A blend of Sangiovese, Barbera and Grenache from South Australia.
The nose is relatively dumb at first, with sour cherries and raw meat seeming to sit in the glass even when violently encouraged to take flight (my wrist is sore – from swirling). There’s a coarse vegetal edge to the aroma that seems whole bunch-like. A bit of powdery vanilla oak rounds things off. It’s quite sniffable and mercifully free from industrial confectionary. It’s also blunt and rather unrefined.
On entry, a refreshingly rustic mouthfeel that immediately recalls the sort of cheap Chianti that I secretly adore for its rough authenticity. Also like cheap Chianti, there’s never any danger of this scaling the heights of fruit intensity. Rather, this provides “just enough” of a great many things: flavour, length, complexity, interest.
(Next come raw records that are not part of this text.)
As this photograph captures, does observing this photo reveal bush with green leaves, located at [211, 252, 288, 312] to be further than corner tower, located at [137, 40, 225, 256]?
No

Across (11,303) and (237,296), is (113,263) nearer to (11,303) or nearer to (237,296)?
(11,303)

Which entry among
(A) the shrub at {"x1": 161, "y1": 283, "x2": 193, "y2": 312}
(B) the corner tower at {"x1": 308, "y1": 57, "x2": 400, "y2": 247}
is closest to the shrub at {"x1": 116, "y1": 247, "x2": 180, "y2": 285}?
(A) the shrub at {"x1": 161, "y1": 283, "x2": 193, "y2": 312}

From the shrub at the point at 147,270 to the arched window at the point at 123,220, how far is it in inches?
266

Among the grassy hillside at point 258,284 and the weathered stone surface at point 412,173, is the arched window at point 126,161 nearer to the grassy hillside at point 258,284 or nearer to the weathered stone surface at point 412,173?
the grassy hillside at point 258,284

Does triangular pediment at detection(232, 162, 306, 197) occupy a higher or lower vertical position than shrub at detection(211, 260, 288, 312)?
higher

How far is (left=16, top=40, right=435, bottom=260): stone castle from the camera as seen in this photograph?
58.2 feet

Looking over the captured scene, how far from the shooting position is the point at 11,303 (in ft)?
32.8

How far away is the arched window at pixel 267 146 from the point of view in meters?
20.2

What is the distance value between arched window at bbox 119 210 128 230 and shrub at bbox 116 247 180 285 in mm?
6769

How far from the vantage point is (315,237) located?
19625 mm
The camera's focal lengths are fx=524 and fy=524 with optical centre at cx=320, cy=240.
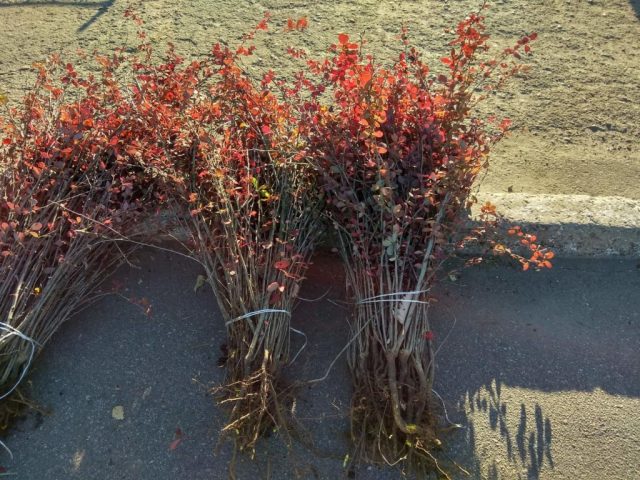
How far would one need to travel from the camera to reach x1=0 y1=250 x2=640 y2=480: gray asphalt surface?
228cm

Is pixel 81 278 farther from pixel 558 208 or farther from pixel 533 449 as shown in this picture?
pixel 558 208

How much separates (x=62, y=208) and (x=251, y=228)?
98 centimetres

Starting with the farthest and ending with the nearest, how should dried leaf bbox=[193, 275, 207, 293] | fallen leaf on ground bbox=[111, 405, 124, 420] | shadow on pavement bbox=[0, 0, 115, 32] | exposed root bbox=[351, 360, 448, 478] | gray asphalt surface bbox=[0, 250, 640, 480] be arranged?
shadow on pavement bbox=[0, 0, 115, 32] → dried leaf bbox=[193, 275, 207, 293] → fallen leaf on ground bbox=[111, 405, 124, 420] → gray asphalt surface bbox=[0, 250, 640, 480] → exposed root bbox=[351, 360, 448, 478]

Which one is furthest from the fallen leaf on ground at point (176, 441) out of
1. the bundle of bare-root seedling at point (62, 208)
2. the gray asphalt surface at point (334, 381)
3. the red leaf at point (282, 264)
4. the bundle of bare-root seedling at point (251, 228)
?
the red leaf at point (282, 264)

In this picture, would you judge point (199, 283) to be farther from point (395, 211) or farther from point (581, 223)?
point (581, 223)

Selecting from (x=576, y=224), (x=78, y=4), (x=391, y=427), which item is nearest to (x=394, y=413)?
(x=391, y=427)

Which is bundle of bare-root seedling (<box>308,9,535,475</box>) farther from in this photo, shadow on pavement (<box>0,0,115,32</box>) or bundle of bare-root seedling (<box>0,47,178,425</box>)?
shadow on pavement (<box>0,0,115,32</box>)

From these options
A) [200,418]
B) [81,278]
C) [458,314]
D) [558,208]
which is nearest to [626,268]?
[558,208]

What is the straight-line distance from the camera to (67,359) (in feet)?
8.54

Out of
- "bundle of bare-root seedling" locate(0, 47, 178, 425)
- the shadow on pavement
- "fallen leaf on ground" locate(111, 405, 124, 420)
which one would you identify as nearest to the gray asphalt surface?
"fallen leaf on ground" locate(111, 405, 124, 420)

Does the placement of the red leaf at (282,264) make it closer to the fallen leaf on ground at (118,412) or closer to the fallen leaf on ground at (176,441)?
the fallen leaf on ground at (176,441)

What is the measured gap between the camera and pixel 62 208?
106 inches

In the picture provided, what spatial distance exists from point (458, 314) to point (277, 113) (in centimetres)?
141

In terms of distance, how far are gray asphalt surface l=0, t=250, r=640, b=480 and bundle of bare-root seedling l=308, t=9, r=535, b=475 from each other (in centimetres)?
17
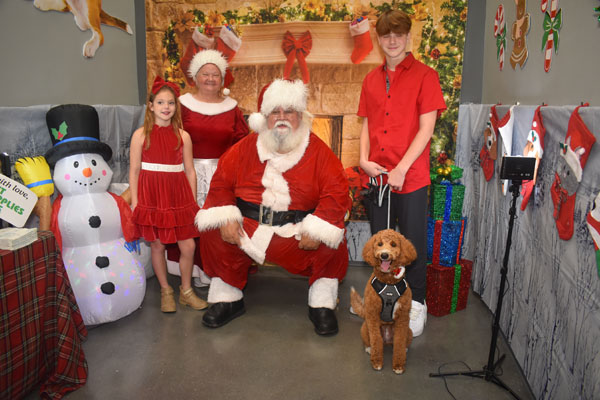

But wine is about how the whole hangs together and, in this case, there’s a reasonable impression of coherence. More sour cherry pips, almonds, oak and a moderately unattractive caramel note wash over the tongue, straining to escape the impression of being watered down. Bright acid keeps things fresh and clean, washing away the last stains of flavour and encouraging food.
I wasn’t feeling all that positive about this wine when I sat down to compose this note, and I remain equivocal in some respects. On the other hand, it’s fresh and light in a manner that evades many local red styles, and for that at least should be noted.